Ontario’s 2009 budget included a switch from a retail sales tax separate from the GST to a harmonized sales tax (HST). Superficially, this may seem like a trivial change because the retail sales tax was 8% and the provincial portion of the HST will also be 8%. However, there are two main differences that will affect Ontarians.
The first difference is known to most people: the HST will apply to more good and services than the retail sales tax does. The main change is that services will now be taxed at the 13% HST rate rather than just the 5% GST rate.
If this were the only change, then it would represent a substantial tax hike. But, there is another less well understood difference that changes the equation.
Businesses can now use input tax credits (ITCs) for the HST. A business that collects HST from its customers doesn’t have to give all this money to the government. The business deducts the HST paid on the products and services it purchases to run its commercial operations. This system was used for the GST, and now it will apply to the provincial portion of the HST as well.

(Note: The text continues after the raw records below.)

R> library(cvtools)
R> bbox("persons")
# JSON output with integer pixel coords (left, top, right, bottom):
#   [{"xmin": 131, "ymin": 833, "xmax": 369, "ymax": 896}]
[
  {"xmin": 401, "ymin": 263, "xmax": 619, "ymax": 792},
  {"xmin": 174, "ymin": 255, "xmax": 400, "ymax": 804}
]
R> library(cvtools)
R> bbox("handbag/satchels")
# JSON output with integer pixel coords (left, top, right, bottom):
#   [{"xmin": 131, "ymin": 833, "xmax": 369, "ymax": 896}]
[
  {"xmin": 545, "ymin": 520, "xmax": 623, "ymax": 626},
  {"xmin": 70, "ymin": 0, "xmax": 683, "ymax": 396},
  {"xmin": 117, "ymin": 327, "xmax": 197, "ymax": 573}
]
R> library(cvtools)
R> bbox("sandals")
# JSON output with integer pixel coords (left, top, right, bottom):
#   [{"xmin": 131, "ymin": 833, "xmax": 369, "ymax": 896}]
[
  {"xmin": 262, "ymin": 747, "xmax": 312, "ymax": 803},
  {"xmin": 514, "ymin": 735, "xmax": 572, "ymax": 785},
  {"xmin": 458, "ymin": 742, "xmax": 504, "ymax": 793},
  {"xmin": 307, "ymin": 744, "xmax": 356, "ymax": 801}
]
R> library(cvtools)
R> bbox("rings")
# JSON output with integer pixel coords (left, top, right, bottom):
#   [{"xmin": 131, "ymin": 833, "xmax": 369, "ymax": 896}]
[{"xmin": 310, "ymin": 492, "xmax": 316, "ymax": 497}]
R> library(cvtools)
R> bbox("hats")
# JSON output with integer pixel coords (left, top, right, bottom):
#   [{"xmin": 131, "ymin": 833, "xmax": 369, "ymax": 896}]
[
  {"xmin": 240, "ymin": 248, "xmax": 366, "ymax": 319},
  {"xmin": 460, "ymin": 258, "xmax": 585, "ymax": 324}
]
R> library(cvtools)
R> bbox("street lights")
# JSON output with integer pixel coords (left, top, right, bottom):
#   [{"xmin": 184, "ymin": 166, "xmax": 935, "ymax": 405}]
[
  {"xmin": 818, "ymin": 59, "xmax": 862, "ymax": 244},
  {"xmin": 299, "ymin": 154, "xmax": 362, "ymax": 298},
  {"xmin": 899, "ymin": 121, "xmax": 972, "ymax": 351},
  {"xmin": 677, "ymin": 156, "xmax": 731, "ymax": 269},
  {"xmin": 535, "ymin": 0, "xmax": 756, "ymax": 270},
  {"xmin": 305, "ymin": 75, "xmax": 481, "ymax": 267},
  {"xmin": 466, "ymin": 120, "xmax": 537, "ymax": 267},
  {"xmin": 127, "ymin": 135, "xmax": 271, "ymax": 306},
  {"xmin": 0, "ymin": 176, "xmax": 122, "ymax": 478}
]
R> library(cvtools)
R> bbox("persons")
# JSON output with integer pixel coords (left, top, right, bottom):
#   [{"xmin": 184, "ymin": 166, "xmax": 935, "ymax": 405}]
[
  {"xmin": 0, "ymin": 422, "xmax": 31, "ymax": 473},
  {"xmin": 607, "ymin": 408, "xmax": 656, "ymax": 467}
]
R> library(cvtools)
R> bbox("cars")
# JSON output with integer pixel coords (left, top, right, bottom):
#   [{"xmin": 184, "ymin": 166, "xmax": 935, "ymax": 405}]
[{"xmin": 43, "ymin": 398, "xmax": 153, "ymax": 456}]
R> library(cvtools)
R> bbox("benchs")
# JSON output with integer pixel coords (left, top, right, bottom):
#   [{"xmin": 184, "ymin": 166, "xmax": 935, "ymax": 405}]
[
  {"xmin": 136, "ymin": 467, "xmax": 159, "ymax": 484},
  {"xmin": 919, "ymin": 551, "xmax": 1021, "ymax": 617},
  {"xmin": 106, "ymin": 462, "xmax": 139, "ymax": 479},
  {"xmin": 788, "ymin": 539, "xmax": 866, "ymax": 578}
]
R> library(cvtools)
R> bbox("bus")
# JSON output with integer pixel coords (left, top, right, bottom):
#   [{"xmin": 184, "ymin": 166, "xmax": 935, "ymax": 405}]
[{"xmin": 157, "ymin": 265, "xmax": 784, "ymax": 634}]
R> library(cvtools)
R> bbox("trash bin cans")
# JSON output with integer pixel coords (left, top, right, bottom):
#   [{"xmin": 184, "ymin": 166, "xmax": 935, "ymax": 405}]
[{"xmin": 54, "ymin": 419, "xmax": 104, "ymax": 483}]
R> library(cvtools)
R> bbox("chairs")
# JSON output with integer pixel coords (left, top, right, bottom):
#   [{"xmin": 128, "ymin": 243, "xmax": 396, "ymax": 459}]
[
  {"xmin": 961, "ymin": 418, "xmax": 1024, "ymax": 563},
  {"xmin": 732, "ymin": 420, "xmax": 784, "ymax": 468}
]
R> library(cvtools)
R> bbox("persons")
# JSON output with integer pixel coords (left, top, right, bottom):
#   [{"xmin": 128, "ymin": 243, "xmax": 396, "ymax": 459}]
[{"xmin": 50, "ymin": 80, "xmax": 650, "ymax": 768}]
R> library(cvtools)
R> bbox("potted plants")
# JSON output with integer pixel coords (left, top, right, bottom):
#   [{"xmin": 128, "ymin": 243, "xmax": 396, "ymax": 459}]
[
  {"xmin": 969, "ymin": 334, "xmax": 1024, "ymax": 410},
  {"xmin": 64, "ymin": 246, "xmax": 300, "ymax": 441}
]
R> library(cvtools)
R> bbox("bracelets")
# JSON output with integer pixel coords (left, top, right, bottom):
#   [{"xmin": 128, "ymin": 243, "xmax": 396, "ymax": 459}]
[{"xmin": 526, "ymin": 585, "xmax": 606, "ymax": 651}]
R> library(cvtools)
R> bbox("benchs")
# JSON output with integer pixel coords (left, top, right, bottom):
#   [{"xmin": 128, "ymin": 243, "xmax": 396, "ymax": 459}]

The net effect of ITCs is that money cycling through the economy is taxed less often with the HST than it was with the retail sales tax. To summarize:
- Total sales tax remains 13%.
- HST will apply to more goods and services than the old retail sales tax did.
- Businesses only have to pay their net HST.
The overall effect is to lower the sales tax charged to businesses, on average. Of course, some businesses specializing in services (such as my consulting business) will pay more sales tax, but the average business will pay less.
In theory, lowering the sales taxes on businesses should lead to lower prices and a net lowering of costs for consumers. In practice, we’ll have to see how things play out.